Well, we ducked that bullet. But what if the two pulses are traveling in
the same direction? What then? The two troublesome terms don't cancel,
so some energy ends up getting created or destroyed. But before worrying
too much about that, try to imagine how you'd accomplish it. The
propagation speed is the same for all pulses, so there' no way one can
catch up with another if both are fired from the input. I believe you
can contrive a situation where two pulses can be generated, one from
each end which, if long enough, will partially overlap when going the
same direction, after reflection. But the overlap and energy
calculations will be different than for this example, and I'm sure the
energy of the summed pulses will equal the total energy in the line. I'd
appreciate seeing an analysis from anyone who thinks he can show
differently. Remember that this analysis assumed that no other pulse was
present at the input while the pulse was being generated.

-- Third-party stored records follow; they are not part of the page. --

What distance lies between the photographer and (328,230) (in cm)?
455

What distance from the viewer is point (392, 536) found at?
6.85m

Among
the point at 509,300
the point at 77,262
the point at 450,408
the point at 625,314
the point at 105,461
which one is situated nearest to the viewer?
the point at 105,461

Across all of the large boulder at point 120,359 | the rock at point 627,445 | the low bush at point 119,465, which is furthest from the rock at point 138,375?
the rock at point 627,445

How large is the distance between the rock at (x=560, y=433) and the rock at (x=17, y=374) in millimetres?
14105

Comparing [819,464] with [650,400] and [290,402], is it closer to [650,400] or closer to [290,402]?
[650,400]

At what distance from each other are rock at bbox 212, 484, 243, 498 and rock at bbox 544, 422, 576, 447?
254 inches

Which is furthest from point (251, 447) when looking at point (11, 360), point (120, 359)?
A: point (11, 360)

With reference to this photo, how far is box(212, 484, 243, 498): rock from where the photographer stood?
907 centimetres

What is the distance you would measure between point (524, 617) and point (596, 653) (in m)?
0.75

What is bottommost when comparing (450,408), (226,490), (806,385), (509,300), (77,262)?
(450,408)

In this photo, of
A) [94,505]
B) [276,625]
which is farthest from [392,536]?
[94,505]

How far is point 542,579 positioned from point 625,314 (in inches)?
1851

If one is, the
amount of energy going into the pulse will be different. It also assumed
a constant line Z0 and velocity factor (constant L' and C'), so a
different analysis would have to be used if that condition is violated.

The conclusion I reach is that yes, a specific amount of energy
accompanies a pulse on a transmission line having purely real Z0, and is
confined to the pulse width. Although it can swap between E and H
fields, the energy in the confines of the pulse stays constant in value,
and simply adding when pulses overlap.

Sine waves are another problem -- there, we can easily have overlapping
waves traveling in the same direction, so we'll run into trouble if
we're not careful. I haven't worked the problem yet, but when I do, the
energy will all be accounted for. Either the energy ends up spread out
beyond the overlap region, or the energy lost during reflections will
account for the apparent energy difference between the sum of the
energies and the energy of the sum. You can count on it!

As always, I appreciate any corrections to either the methodology or the
calculations.

Roy Lewallen, W7EL